Many young adults in the U.S. are suffering strokes now in previous decades, says a new study. Researchers attribute it to unhealthy lifestyle choices that have been on the rise in recent times.
The data for the study came from the Greater Cincinnati/Northern Kentucky area. Researchers looked at incidences of stroke in people between the ages of 20 and 54. Researchers found that between 1993 and 2005, the incidents of stroke doubled in people who were less than 50 years of age.
Stroke rates increased in both African-American and Caucasian adults. For African-Americans, the stroke rate went from 83 strokes per 100,000 people in 1993-1994 to 128 per 100,000 in 2005. For Caucasians, the number of strokes increased from 26 strokes per 100,000 people in 1993-94 to 48 per 100,000 in 2005.
"The reasons for this trend could be a rise in risk factors such as diabetes, obesity and high cholesterol. Other factors, such as improved diagnosis through the increased use of MRI imaging may also be contributing," said Brett Kissela, MD, with the University of Cincinnati College of Medicine in Ohio and one of the study authors.
The researchers found that just 18 percent of all stroke patients in their study had an MRI in 1993-1994 but by the year 2005 the rate jumped to 54 percent. While that is a positive trend, Americans can do more to improve their overall health. The current global obesity epidemic has played a role in the increased number of strokes in younger individuals.

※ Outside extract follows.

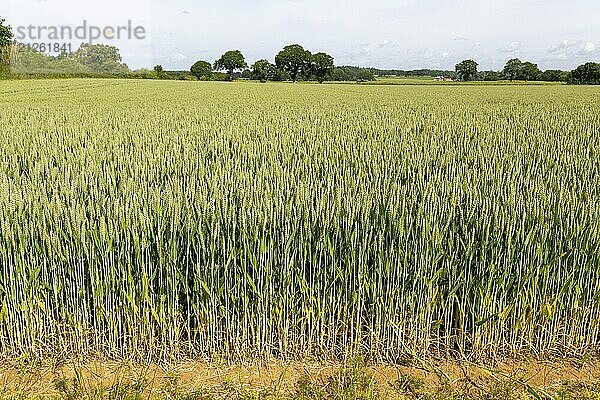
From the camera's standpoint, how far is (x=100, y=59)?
57.4 meters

Diets high in saturated fat, trans fats and cholesterol can raise blood cholesterol levels. Diets high in sodium can contribute to increased blood pressure, says the American Heart Association (AHA), also excess calories from the diet can increase the risk of obesity that can increase chances of other health complications including stroke. Experts say that controlling what you eat can help lower the risk of stroke.
"The good news is that some of the possible contributing factors to these strokes can be modified with lifestyle changes, such as diet and exercise. However, given the increase in stroke among those younger than 55, younger adults should see a doctor regularly to monitor their overall health and risk for stroke and heart disease," said Kissela.